— EXERCISE BRIEF —
Copy out the material word for word, from the line with "What spatial distance" to the line with "959 centimetres", keeping both of those lines.

— RECORD EXTRACTS —
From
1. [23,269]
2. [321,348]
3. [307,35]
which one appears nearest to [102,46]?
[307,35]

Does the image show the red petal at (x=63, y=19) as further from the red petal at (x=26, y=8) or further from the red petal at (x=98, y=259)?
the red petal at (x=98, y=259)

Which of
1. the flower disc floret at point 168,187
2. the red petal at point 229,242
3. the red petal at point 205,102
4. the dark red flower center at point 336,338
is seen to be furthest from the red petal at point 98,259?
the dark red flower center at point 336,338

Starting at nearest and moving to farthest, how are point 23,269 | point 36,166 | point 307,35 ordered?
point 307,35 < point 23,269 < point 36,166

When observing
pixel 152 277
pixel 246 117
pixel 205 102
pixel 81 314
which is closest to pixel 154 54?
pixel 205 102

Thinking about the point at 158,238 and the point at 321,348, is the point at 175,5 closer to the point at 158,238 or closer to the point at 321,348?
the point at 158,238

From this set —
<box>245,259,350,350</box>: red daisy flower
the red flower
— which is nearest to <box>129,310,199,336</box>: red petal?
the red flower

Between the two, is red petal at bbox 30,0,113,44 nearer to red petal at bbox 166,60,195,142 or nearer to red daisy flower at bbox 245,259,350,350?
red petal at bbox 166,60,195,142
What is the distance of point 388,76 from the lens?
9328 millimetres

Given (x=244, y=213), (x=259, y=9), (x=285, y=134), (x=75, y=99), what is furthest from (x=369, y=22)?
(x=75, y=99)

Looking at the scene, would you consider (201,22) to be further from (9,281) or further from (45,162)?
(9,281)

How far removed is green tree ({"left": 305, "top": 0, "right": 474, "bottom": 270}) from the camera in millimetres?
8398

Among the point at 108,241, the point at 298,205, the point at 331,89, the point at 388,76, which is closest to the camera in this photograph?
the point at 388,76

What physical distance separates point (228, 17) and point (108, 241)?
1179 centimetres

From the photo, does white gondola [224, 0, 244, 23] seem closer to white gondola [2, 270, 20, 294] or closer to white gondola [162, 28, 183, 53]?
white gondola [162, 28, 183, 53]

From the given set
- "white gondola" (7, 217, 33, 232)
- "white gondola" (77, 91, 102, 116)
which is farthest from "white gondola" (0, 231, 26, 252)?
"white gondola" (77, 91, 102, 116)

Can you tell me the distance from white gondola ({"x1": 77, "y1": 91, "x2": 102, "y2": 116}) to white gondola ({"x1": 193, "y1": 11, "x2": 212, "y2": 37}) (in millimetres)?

* * *

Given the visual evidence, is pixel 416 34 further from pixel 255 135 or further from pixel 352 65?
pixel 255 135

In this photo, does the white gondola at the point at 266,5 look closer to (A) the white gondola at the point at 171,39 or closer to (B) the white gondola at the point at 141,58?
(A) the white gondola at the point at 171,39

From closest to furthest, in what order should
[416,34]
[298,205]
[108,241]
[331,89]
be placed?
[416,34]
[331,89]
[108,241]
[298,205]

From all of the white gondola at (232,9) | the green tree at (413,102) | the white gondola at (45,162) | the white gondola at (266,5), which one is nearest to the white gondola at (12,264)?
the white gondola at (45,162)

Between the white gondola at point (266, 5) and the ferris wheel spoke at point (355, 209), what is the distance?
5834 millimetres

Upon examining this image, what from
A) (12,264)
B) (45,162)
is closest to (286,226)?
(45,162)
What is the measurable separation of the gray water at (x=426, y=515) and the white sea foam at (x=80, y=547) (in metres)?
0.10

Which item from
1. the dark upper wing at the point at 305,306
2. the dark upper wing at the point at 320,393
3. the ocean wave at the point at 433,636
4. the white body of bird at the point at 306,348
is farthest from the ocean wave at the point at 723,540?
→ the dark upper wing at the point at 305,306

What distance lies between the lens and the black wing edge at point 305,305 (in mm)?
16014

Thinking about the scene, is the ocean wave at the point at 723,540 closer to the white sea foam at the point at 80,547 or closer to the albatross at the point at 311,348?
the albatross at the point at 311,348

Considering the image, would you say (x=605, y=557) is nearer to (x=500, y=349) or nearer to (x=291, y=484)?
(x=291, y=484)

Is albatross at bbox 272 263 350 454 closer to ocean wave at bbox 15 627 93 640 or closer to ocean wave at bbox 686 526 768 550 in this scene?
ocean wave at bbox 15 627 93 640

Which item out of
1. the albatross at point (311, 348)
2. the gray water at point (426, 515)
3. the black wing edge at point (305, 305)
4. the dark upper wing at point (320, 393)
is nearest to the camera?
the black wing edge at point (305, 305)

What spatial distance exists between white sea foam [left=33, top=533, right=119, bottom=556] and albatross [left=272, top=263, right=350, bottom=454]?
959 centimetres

==

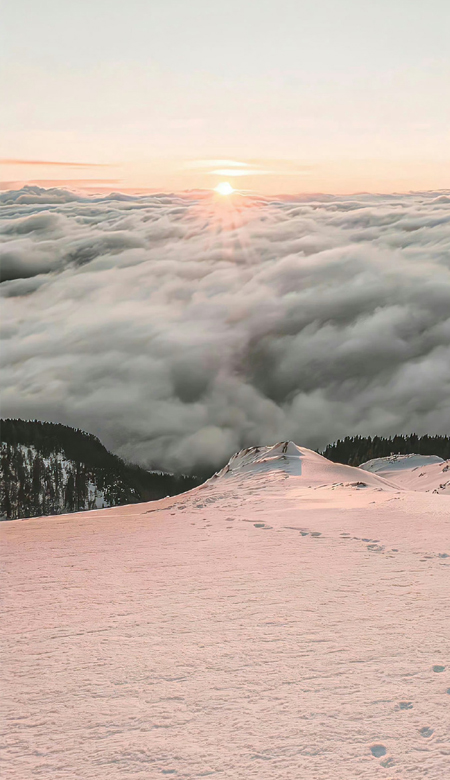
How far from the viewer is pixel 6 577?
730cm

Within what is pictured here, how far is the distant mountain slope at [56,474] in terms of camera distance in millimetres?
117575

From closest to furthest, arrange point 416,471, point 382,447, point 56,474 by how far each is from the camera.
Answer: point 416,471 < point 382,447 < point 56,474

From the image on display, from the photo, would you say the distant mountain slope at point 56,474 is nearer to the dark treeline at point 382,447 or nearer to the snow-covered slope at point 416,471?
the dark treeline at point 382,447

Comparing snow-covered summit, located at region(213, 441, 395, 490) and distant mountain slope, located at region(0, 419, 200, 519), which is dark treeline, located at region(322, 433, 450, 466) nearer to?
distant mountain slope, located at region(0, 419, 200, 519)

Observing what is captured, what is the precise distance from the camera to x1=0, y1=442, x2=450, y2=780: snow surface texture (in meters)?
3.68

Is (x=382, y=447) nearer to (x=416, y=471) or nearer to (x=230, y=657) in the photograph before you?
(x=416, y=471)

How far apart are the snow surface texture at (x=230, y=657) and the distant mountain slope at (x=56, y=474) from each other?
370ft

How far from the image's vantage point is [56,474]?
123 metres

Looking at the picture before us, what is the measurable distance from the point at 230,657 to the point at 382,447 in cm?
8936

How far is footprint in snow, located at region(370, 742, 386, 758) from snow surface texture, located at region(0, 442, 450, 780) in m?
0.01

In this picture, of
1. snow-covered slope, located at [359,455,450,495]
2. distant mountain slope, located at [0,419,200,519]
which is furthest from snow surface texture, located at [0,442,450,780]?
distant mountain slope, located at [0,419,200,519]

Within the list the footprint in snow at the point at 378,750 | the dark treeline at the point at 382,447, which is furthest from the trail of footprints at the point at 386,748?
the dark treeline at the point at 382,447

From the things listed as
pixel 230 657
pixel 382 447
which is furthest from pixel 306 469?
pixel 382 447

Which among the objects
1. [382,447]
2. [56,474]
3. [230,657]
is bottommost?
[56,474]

— THE COMPLETED TASK —
What spatial distance exists between white sea foam [left=33, top=533, right=119, bottom=556] and albatross [left=272, top=263, right=350, bottom=454]?
959 centimetres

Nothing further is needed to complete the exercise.